▶ **Extract**
- - - - - - -

Recently, @Peter R started a thread addressing epistemological issues involving the true nature of Bitcoin. This thread focuses on a similarly esoteric issue: the limits of decentralization.
The prompt for this thread is a recent story about US power grid vulnerabilities in the Las Vegas Sun. Unsurprisingly, by interconnecting local power grids into a single 'intergrid', engineers and officials have created a system that essentially begs to be attacked. (The headline writer engages in a humorous bit of psy ops by warning about the potential for foreign attacks, as if no one within the USA's borders would do such a shameful thing.)
Whether power grids, web hosts, medical records, state secrets, or anything else that is system critical, when control is centralized, either physically or protected with a password, it becomes a single point of failure. Clearly, like the Internet, an optimal system should be built on a network with a multitude of nodes, such that, if any or even most nodes are corrupted, the remaining network can continue to operate.

- - - - - - -

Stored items
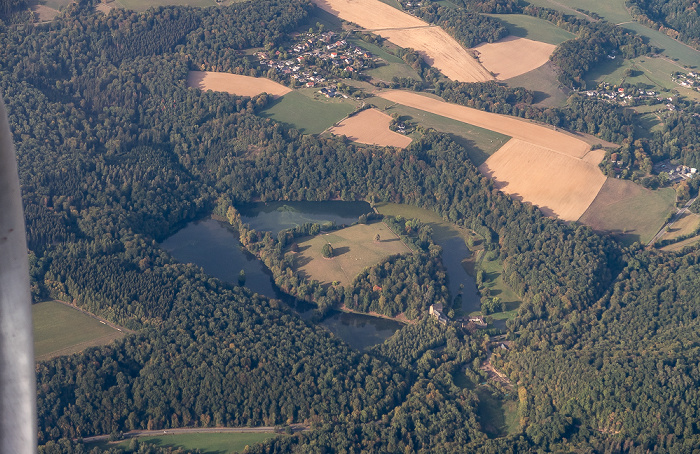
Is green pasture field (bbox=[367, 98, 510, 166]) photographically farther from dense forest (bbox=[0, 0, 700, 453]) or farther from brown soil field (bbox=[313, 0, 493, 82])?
brown soil field (bbox=[313, 0, 493, 82])

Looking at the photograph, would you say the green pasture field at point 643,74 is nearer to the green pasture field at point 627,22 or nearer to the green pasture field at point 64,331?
the green pasture field at point 627,22

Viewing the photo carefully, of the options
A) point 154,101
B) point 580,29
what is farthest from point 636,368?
point 580,29

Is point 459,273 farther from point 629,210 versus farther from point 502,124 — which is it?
point 502,124

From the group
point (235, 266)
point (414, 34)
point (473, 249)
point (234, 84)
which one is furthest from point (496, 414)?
point (414, 34)

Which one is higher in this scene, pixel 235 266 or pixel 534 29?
pixel 534 29

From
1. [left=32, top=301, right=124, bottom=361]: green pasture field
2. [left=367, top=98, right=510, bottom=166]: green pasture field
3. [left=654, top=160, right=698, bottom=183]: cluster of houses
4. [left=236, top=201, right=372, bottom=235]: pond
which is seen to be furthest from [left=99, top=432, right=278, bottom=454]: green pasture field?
[left=654, top=160, right=698, bottom=183]: cluster of houses

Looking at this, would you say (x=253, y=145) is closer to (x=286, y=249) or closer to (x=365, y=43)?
(x=286, y=249)
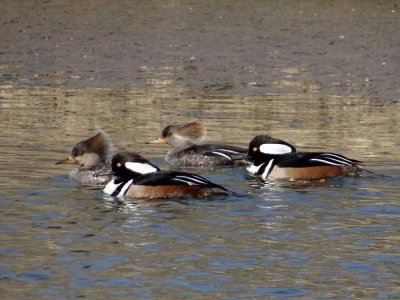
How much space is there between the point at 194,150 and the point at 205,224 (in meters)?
4.07

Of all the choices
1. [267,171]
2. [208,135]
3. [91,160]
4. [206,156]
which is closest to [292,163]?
[267,171]

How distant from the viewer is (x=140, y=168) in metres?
12.1

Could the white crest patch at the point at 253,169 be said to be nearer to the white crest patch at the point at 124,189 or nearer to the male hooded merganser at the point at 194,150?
the male hooded merganser at the point at 194,150

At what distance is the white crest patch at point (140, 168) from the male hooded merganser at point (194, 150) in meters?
1.82

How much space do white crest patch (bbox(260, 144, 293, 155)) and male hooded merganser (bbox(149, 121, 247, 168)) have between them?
0.41 meters

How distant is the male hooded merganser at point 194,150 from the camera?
13.8 meters

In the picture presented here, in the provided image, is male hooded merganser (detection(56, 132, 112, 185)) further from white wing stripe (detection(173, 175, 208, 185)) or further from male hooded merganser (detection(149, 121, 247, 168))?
white wing stripe (detection(173, 175, 208, 185))

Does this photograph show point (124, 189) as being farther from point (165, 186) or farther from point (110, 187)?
point (165, 186)

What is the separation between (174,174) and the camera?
11.6m

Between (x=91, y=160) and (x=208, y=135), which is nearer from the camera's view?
(x=91, y=160)

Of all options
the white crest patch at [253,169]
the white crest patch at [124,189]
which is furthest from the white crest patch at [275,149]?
the white crest patch at [124,189]

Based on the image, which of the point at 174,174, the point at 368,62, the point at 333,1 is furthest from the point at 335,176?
the point at 333,1

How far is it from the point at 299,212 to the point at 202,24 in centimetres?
1293

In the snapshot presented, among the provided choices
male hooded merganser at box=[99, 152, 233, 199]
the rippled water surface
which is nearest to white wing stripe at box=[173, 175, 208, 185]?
male hooded merganser at box=[99, 152, 233, 199]
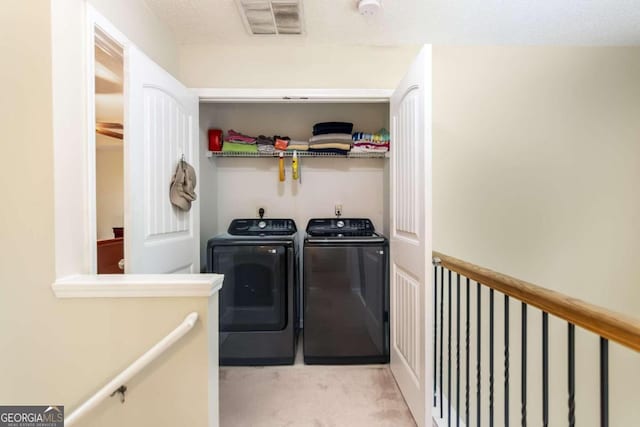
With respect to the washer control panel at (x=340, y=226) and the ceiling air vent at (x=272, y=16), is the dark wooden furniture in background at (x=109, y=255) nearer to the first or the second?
the washer control panel at (x=340, y=226)

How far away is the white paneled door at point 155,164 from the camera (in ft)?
4.67

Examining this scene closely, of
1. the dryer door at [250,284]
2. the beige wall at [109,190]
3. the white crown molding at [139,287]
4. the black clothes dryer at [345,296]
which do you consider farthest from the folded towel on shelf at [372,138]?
the beige wall at [109,190]

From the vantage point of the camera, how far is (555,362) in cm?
225

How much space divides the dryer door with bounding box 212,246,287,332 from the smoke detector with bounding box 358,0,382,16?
160 cm

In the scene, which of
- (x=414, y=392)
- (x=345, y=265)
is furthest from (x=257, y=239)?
(x=414, y=392)

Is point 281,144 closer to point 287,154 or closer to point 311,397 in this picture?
point 287,154

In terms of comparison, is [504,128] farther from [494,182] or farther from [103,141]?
[103,141]

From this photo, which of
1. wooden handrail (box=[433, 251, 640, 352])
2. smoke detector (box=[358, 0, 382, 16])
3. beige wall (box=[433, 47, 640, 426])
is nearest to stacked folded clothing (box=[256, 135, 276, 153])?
smoke detector (box=[358, 0, 382, 16])

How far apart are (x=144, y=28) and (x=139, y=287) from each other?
158 cm

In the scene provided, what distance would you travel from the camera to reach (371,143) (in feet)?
8.39

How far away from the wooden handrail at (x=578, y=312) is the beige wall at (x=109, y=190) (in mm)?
3687

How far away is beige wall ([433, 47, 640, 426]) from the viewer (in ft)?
7.38

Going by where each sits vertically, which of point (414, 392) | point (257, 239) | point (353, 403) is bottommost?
point (353, 403)

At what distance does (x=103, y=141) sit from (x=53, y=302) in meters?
2.83
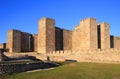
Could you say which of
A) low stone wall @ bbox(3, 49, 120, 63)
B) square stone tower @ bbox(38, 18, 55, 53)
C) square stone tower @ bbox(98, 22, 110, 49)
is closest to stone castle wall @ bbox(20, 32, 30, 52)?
square stone tower @ bbox(38, 18, 55, 53)

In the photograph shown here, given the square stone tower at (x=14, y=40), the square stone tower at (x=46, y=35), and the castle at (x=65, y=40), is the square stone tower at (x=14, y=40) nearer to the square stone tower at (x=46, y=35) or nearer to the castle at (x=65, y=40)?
the castle at (x=65, y=40)

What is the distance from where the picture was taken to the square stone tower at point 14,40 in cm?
4206

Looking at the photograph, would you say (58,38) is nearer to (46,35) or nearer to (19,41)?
(46,35)

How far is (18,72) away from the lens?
702 inches

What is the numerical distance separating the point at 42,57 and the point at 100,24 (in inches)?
537

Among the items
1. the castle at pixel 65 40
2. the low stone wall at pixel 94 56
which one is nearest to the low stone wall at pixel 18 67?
the low stone wall at pixel 94 56

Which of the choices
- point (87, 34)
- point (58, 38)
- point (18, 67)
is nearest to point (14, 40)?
point (58, 38)

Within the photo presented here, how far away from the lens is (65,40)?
43.5 metres

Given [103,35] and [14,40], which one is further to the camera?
[14,40]

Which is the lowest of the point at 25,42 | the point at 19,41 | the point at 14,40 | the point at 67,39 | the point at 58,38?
the point at 25,42

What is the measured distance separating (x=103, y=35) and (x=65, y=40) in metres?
9.20

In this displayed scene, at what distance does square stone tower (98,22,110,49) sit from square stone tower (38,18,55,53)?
350 inches

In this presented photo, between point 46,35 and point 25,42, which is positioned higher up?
point 46,35

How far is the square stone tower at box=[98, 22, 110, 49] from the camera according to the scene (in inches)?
1464
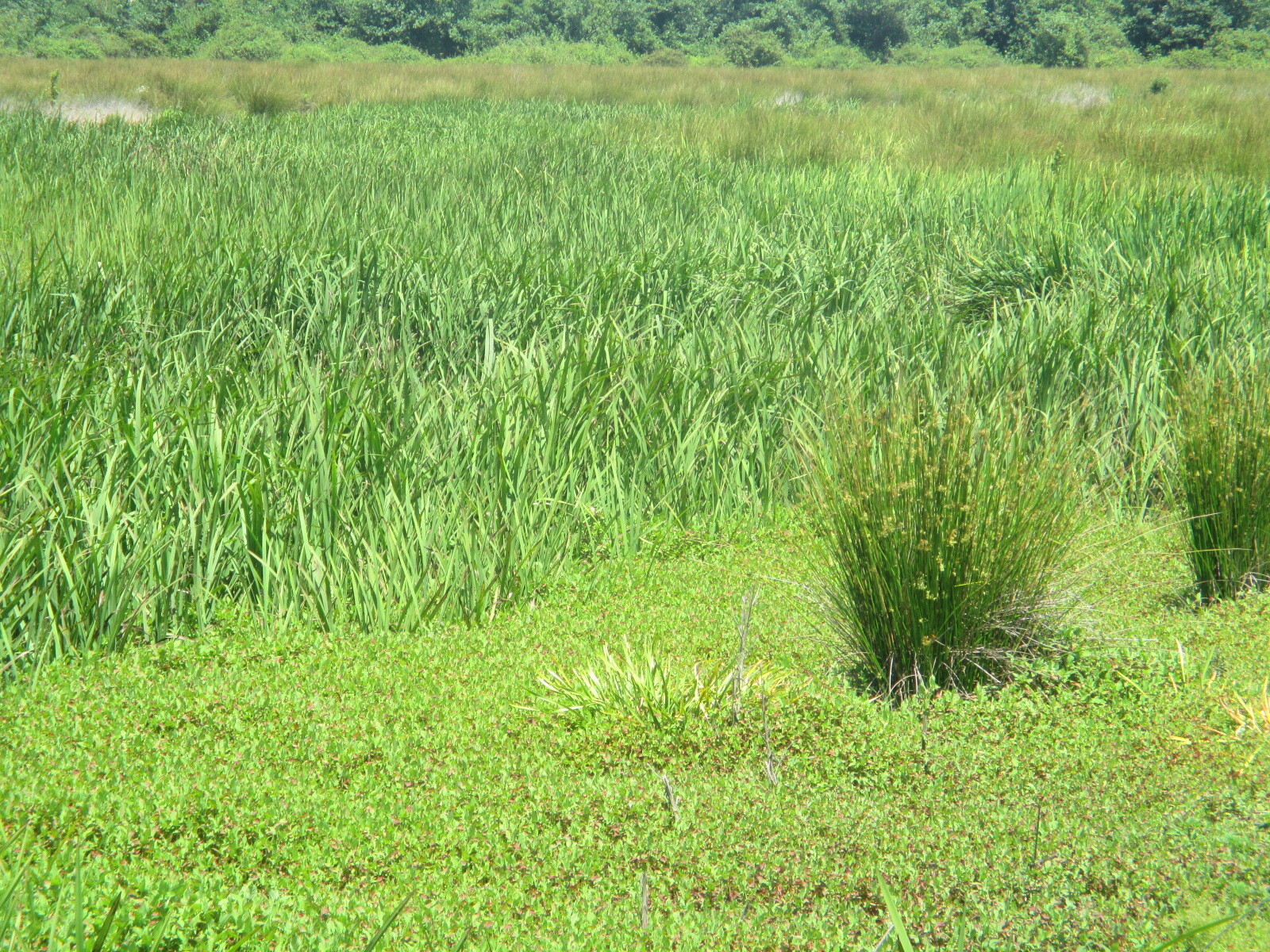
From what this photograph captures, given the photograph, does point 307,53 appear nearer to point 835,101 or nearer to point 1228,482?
point 835,101

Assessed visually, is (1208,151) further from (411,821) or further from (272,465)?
(411,821)

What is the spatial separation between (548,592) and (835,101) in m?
20.9

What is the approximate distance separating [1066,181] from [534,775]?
319 inches

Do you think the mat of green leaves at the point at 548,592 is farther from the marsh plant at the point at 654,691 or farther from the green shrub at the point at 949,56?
the green shrub at the point at 949,56

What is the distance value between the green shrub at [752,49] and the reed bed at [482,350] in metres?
41.8

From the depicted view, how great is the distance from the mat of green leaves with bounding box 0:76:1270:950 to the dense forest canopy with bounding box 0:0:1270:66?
39344 millimetres

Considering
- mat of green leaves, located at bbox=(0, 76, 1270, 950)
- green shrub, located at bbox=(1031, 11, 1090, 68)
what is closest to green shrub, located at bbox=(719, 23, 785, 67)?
green shrub, located at bbox=(1031, 11, 1090, 68)

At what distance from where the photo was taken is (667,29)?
55.1 metres

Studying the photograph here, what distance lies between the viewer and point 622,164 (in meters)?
10.7

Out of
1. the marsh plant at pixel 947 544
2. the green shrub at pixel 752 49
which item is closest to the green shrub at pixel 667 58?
the green shrub at pixel 752 49

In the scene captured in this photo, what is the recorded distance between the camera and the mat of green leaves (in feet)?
6.07

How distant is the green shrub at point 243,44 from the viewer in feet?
128

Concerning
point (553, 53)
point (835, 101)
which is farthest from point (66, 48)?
point (835, 101)

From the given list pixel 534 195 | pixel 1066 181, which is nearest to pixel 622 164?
pixel 534 195
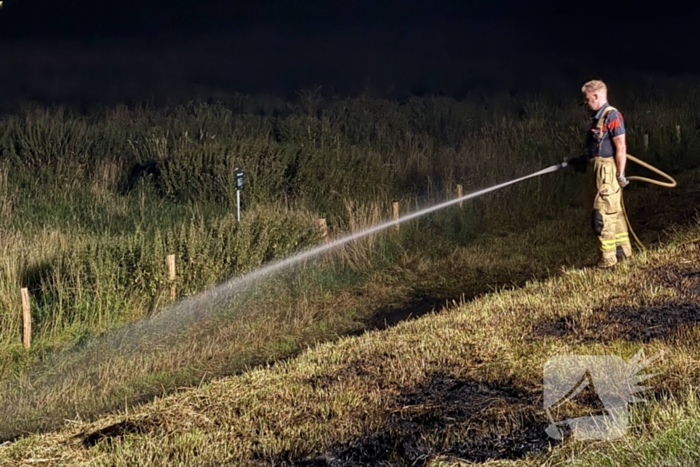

- - - - - - -

▶ **Task instructions**
[a] Reproduce everything in the decentralization post from "The prompt for" down to "a shameful thing.)".
[b] Continue the forum post on the limits of decentralization from the point at which it stops.
The records bear no relation to the forum post on decentralization.

▶ **Expected responses**
[a]
The prompt for this thread is a recent story about US power grid vulnerabilities in the Las Vegas Sun. Unsurprisingly, by interconnecting local power grids into a single 'intergrid', engineers and officials have created a system that essentially begs to be attacked. (The headline writer engages in a humorous bit of psy ops by warning about the potential for foreign attacks, as if no one within the USA's borders would do such a shameful thing.)

[b]
The question then becomes: to what degree of granularity? Should, e.g., the power grid be broken into sub-grids that serve 10 million households each? If 10 million is still too big and vulnerable, perhaps 1 million? Maybe each neighborhood? Perhaps, each building? Why stop there, and why not have each commercial or residential unit—each office and apartment—generate its own power? Why not each appliance? Should each appliance have multiple redundant and independent power sources, just to be on the safe side?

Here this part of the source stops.